With SNOM, ODC images (n= 150 cells in 30 preparations) were analysed for error, topography and 3D,
respectively (Figure 1 C, D). These data clearly revealed specific surface details connected with nucleus,
nucleolus and organelles (see arrows, Figure 1). Additional information was also simultaneously obtained by
optical signals from the same area of investigation (Figure 1). These images demonstrated that intracellular
elements of ODC lie in correspondence with cells surface humps.
ODC observed with SNOM, indeed, showed flat expansions at the end of their long, slender processes and
the large lamellipodia-like structures sloping down from their lateral edge, confirming previous published
data (Etienne-Manneville, 2004). We, thus, decided to acquire SNOM images at higher magnification, to
explore the potential resolution of near-field technique comparing SNOM with SEM microscopy. The
morphology of ODC was similar in images acquired with both instruments (see Figure 2). Using SNOM
acquisition, we obtained important information of the Z axis of samples (Figure 2B, C, left panel).

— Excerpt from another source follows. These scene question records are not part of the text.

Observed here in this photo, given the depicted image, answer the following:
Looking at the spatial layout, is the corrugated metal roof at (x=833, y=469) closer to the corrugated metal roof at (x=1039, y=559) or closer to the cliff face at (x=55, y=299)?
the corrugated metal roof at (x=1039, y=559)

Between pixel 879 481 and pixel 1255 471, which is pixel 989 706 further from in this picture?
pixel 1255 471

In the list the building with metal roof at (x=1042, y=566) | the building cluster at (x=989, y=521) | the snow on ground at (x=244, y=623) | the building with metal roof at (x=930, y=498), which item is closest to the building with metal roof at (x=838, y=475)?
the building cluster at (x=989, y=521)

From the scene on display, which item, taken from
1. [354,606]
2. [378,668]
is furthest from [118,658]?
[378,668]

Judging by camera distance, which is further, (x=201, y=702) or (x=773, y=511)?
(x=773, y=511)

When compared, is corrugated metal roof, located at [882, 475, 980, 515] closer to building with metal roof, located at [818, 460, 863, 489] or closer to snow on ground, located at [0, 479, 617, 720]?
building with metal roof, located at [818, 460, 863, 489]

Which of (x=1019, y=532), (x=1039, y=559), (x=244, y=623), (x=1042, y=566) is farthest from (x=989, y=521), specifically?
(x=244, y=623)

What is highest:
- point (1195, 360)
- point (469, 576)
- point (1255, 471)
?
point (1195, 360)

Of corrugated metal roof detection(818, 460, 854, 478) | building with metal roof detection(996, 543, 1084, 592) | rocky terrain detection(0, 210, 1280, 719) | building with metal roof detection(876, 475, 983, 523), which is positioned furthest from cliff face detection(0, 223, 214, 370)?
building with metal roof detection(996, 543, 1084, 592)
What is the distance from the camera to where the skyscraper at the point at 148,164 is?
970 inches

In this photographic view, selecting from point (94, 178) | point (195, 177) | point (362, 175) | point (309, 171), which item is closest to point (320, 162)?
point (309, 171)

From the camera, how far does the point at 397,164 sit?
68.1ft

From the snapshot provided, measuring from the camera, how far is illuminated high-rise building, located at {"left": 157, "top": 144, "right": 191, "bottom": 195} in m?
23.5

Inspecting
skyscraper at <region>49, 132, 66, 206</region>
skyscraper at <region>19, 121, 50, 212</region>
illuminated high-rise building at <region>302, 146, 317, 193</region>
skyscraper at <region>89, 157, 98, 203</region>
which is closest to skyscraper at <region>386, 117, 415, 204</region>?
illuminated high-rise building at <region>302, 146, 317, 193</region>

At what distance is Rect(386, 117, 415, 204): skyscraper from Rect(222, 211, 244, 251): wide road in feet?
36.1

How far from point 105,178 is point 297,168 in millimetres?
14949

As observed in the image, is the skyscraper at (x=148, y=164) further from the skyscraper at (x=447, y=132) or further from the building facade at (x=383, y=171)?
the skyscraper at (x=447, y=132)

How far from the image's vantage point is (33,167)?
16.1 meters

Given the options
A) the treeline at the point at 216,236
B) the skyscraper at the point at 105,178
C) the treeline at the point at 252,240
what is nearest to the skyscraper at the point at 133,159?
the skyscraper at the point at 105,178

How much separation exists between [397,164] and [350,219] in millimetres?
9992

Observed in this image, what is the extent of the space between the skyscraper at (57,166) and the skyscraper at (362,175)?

Interestingly, at high resolution, we observed particular structures emerging from ODC membranes at
terminal endings with roundish shape of 100-150 nm diameter (Figure 2B, C, right panel). Figure 2 unclearly
labelled.
In conclusion the signals observed with SNOM provided accurate details like SEM images, despite intrinsic
differences of the two technologies. In comparison with fluorescence, SNOM demonstrates the high
performance of near field optical microscopy.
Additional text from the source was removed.